§ **Extrait du document**:
Qu’est-ce que l’intégration des migrants ? – Les stratégies d’acculturation
L’ « intégration » des migrants. Voilà un terme qu’on entend un peu partout. Désignant au départ un phénomène sociologique, il est devenu un lieu commun. Parfois utilisé à tort et à travers dans les médias et les discours politiques. Galvaudé. Vidé de son sens.
L’intégration. C’est l’un des sujets qui revient le plus lorsqu’on parle des migrations. C’est d’ailleurs la mission de l’ONG maltaise dans laquelle je suis intervenue pendant un certain temps. Elle porte sa mission jusque dans son nom : Integra Foundation.
L’opinion publique semble s’accorder pour dire que le « migrant » doit « s’intégrer », qu’elle soit « pro » ou « anti » migration.
Mais, au fond, qu’est-ce que l’intégration ? Est-ce adopter les codes culturels de la société d’adoption ? S’agit-il, pour la personne immigrée, de mettre de côté son identité culturelle, voire de carrément s’en défaire ?
Dans cet article, je vais clarifier le concept d’intégration. Pour cela, je vais vous présenter un autre concept, que j’ai découvert en assistant à des conférences portant sur les migrations à Malte. Ce concept, dont on ne parle quasiment jamais en dehors des universités et des milieux spécialisés, est l’acculturation.
J’ai à cœur de vulgariser pour vous certains concepts méconnus ou obscurs pour le grand public. En effet, je suis convaincue que l’information et la connaissance doivent être mis à la portée de tous.tes. C’est cette connaissance qui constituera un rempart efficace contre l’ignorance, elle-même à l’origine des préjugés, des stéréotypes et de la haine qui en découlent.
Acculturation : définition et concept
Tout d’abord, qu’est-ce que l’acculturation ? Selon le Memorandum de Redfield, Linton et Herskovits (1936)[1], il s’agit de l’« ensemble des phénomènes qui résultent du contact direct et continu entre des groupes d’individus de cultures différentes avec des changements subséquents dans les types culturels de l’un ou des autres groupes ». Cette définition vous paraît un peu obscure ? Simplifions-la !
À travers ce concept, on s’intéresse aux relations entretenues entre les personnes (et groupes de personnes) de différentes cultures. La définition précise que ces relations sont directes et continues. Il ne s’agit donc pas d’étudier la relation entretenue entre les gens d’un pays et des étrangers de passage, mais celle entretenue avec des immigré.e.s venu.e.s s’installer dans le pays en question. L’acculturation s’intéresse aux conséquences de ces relations : les personnes ou groupes de personnes conservent-elles leur culture d’origine ? Les immigré.e.s adoptent-iels la culture du pays d’accueil ? La population du pays d’accueil intègre-t-elle des éléments culturels apportés par les immigré.e.s ?

§ **Données fournies**:
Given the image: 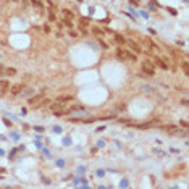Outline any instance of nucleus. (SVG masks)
Instances as JSON below:
<instances>
[{
	"label": "nucleus",
	"instance_id": "f257e3e1",
	"mask_svg": "<svg viewBox=\"0 0 189 189\" xmlns=\"http://www.w3.org/2000/svg\"><path fill=\"white\" fill-rule=\"evenodd\" d=\"M141 70H142V73H144L145 76H154V75H155L154 63H152L150 60H144V61H142V66H141Z\"/></svg>",
	"mask_w": 189,
	"mask_h": 189
},
{
	"label": "nucleus",
	"instance_id": "f03ea898",
	"mask_svg": "<svg viewBox=\"0 0 189 189\" xmlns=\"http://www.w3.org/2000/svg\"><path fill=\"white\" fill-rule=\"evenodd\" d=\"M116 58L123 60V61H126V60H133V61H136V55L130 54L126 49H118L116 50Z\"/></svg>",
	"mask_w": 189,
	"mask_h": 189
},
{
	"label": "nucleus",
	"instance_id": "7ed1b4c3",
	"mask_svg": "<svg viewBox=\"0 0 189 189\" xmlns=\"http://www.w3.org/2000/svg\"><path fill=\"white\" fill-rule=\"evenodd\" d=\"M44 99H45L44 94H37V95H34V97L28 99V104H29L31 107H34V108H39V107H42V102H44Z\"/></svg>",
	"mask_w": 189,
	"mask_h": 189
},
{
	"label": "nucleus",
	"instance_id": "20e7f679",
	"mask_svg": "<svg viewBox=\"0 0 189 189\" xmlns=\"http://www.w3.org/2000/svg\"><path fill=\"white\" fill-rule=\"evenodd\" d=\"M124 44L128 45V47H131V50H133L134 54H142V47H141L139 44H136L134 40H124Z\"/></svg>",
	"mask_w": 189,
	"mask_h": 189
},
{
	"label": "nucleus",
	"instance_id": "39448f33",
	"mask_svg": "<svg viewBox=\"0 0 189 189\" xmlns=\"http://www.w3.org/2000/svg\"><path fill=\"white\" fill-rule=\"evenodd\" d=\"M61 18H63V21H73L75 15H73L68 8H61Z\"/></svg>",
	"mask_w": 189,
	"mask_h": 189
},
{
	"label": "nucleus",
	"instance_id": "423d86ee",
	"mask_svg": "<svg viewBox=\"0 0 189 189\" xmlns=\"http://www.w3.org/2000/svg\"><path fill=\"white\" fill-rule=\"evenodd\" d=\"M23 87H24L23 84H13V86H10V94L11 95L21 94V92H23Z\"/></svg>",
	"mask_w": 189,
	"mask_h": 189
},
{
	"label": "nucleus",
	"instance_id": "0eeeda50",
	"mask_svg": "<svg viewBox=\"0 0 189 189\" xmlns=\"http://www.w3.org/2000/svg\"><path fill=\"white\" fill-rule=\"evenodd\" d=\"M66 112H68V113H76V112H86V107H83V105H73V107H70V108H66Z\"/></svg>",
	"mask_w": 189,
	"mask_h": 189
},
{
	"label": "nucleus",
	"instance_id": "6e6552de",
	"mask_svg": "<svg viewBox=\"0 0 189 189\" xmlns=\"http://www.w3.org/2000/svg\"><path fill=\"white\" fill-rule=\"evenodd\" d=\"M155 63H157L162 70H168V63H167V60L160 58V57H155Z\"/></svg>",
	"mask_w": 189,
	"mask_h": 189
},
{
	"label": "nucleus",
	"instance_id": "1a4fd4ad",
	"mask_svg": "<svg viewBox=\"0 0 189 189\" xmlns=\"http://www.w3.org/2000/svg\"><path fill=\"white\" fill-rule=\"evenodd\" d=\"M70 100H73V97H71V95H60V97H57V99H55V102H58V104H63V105H65L66 102H70Z\"/></svg>",
	"mask_w": 189,
	"mask_h": 189
},
{
	"label": "nucleus",
	"instance_id": "9d476101",
	"mask_svg": "<svg viewBox=\"0 0 189 189\" xmlns=\"http://www.w3.org/2000/svg\"><path fill=\"white\" fill-rule=\"evenodd\" d=\"M144 45H145V47H147V49H149V50H150V52H152V50H155V49H157V45H155L154 42H152V40L149 39V37H145V39H144Z\"/></svg>",
	"mask_w": 189,
	"mask_h": 189
},
{
	"label": "nucleus",
	"instance_id": "9b49d317",
	"mask_svg": "<svg viewBox=\"0 0 189 189\" xmlns=\"http://www.w3.org/2000/svg\"><path fill=\"white\" fill-rule=\"evenodd\" d=\"M49 108L52 112H58V110L63 108V104H58V102H55V104H49Z\"/></svg>",
	"mask_w": 189,
	"mask_h": 189
},
{
	"label": "nucleus",
	"instance_id": "f8f14e48",
	"mask_svg": "<svg viewBox=\"0 0 189 189\" xmlns=\"http://www.w3.org/2000/svg\"><path fill=\"white\" fill-rule=\"evenodd\" d=\"M181 66H183L184 75L188 76V75H189V63H188V61H181Z\"/></svg>",
	"mask_w": 189,
	"mask_h": 189
},
{
	"label": "nucleus",
	"instance_id": "ddd939ff",
	"mask_svg": "<svg viewBox=\"0 0 189 189\" xmlns=\"http://www.w3.org/2000/svg\"><path fill=\"white\" fill-rule=\"evenodd\" d=\"M113 39L116 40L118 44H124V40H126V39H124V37H121V36H120V34H113Z\"/></svg>",
	"mask_w": 189,
	"mask_h": 189
},
{
	"label": "nucleus",
	"instance_id": "4468645a",
	"mask_svg": "<svg viewBox=\"0 0 189 189\" xmlns=\"http://www.w3.org/2000/svg\"><path fill=\"white\" fill-rule=\"evenodd\" d=\"M5 75L7 76H15L16 75V70H15V68H5Z\"/></svg>",
	"mask_w": 189,
	"mask_h": 189
},
{
	"label": "nucleus",
	"instance_id": "2eb2a0df",
	"mask_svg": "<svg viewBox=\"0 0 189 189\" xmlns=\"http://www.w3.org/2000/svg\"><path fill=\"white\" fill-rule=\"evenodd\" d=\"M0 87H5V89H10V83H8V81H5V79H2V81H0Z\"/></svg>",
	"mask_w": 189,
	"mask_h": 189
},
{
	"label": "nucleus",
	"instance_id": "dca6fc26",
	"mask_svg": "<svg viewBox=\"0 0 189 189\" xmlns=\"http://www.w3.org/2000/svg\"><path fill=\"white\" fill-rule=\"evenodd\" d=\"M32 2V5H36L37 8H42V0H31Z\"/></svg>",
	"mask_w": 189,
	"mask_h": 189
},
{
	"label": "nucleus",
	"instance_id": "f3484780",
	"mask_svg": "<svg viewBox=\"0 0 189 189\" xmlns=\"http://www.w3.org/2000/svg\"><path fill=\"white\" fill-rule=\"evenodd\" d=\"M92 32H94L95 36H99V37H100V36H104V32H102L99 28H92Z\"/></svg>",
	"mask_w": 189,
	"mask_h": 189
},
{
	"label": "nucleus",
	"instance_id": "a211bd4d",
	"mask_svg": "<svg viewBox=\"0 0 189 189\" xmlns=\"http://www.w3.org/2000/svg\"><path fill=\"white\" fill-rule=\"evenodd\" d=\"M7 91H8V89H5V87H0V97H3Z\"/></svg>",
	"mask_w": 189,
	"mask_h": 189
},
{
	"label": "nucleus",
	"instance_id": "6ab92c4d",
	"mask_svg": "<svg viewBox=\"0 0 189 189\" xmlns=\"http://www.w3.org/2000/svg\"><path fill=\"white\" fill-rule=\"evenodd\" d=\"M70 36H71V37H78V32H76V31H71Z\"/></svg>",
	"mask_w": 189,
	"mask_h": 189
},
{
	"label": "nucleus",
	"instance_id": "aec40b11",
	"mask_svg": "<svg viewBox=\"0 0 189 189\" xmlns=\"http://www.w3.org/2000/svg\"><path fill=\"white\" fill-rule=\"evenodd\" d=\"M181 126H183V128H188V123H186V121L183 120V121H181Z\"/></svg>",
	"mask_w": 189,
	"mask_h": 189
},
{
	"label": "nucleus",
	"instance_id": "412c9836",
	"mask_svg": "<svg viewBox=\"0 0 189 189\" xmlns=\"http://www.w3.org/2000/svg\"><path fill=\"white\" fill-rule=\"evenodd\" d=\"M131 2H133L134 5H139V2H137V0H131Z\"/></svg>",
	"mask_w": 189,
	"mask_h": 189
}]
</instances>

§ **Consignes**:
1. Répondez à ces questions sur l'extrait consacré à l'intégration des migrants :
(a) Quel nom porte l'ONG maltaise mentionnée ?
(b) Dans quelles circonstances le concept d'acculturation a-t-il été découvert ?
(c) De quelle année date le Memorandum de Redfield, Linton et Herskovits ?
2. Reprenez mot pour mot le passage de l'extrait sur l'intégration des migrants qui s'ouvre sur les mots « L’intégration. C’est l’un » et se ferme sur « nom : Integra Foundation. ».

§ **Réponses**:
1.
(a) Integra Foundation.
(b) En assistant à des conférences sur les migrations à Malte.
(c) 1936.

2.
L’intégration. C’est l’un des sujets qui revient le plus lorsqu’on parle des migrations. C’est d’ailleurs la mission de l’ONG maltaise dans laquelle je suis intervenue pendant un certain temps. Elle porte sa mission jusque dans son nom : Integra Foundation.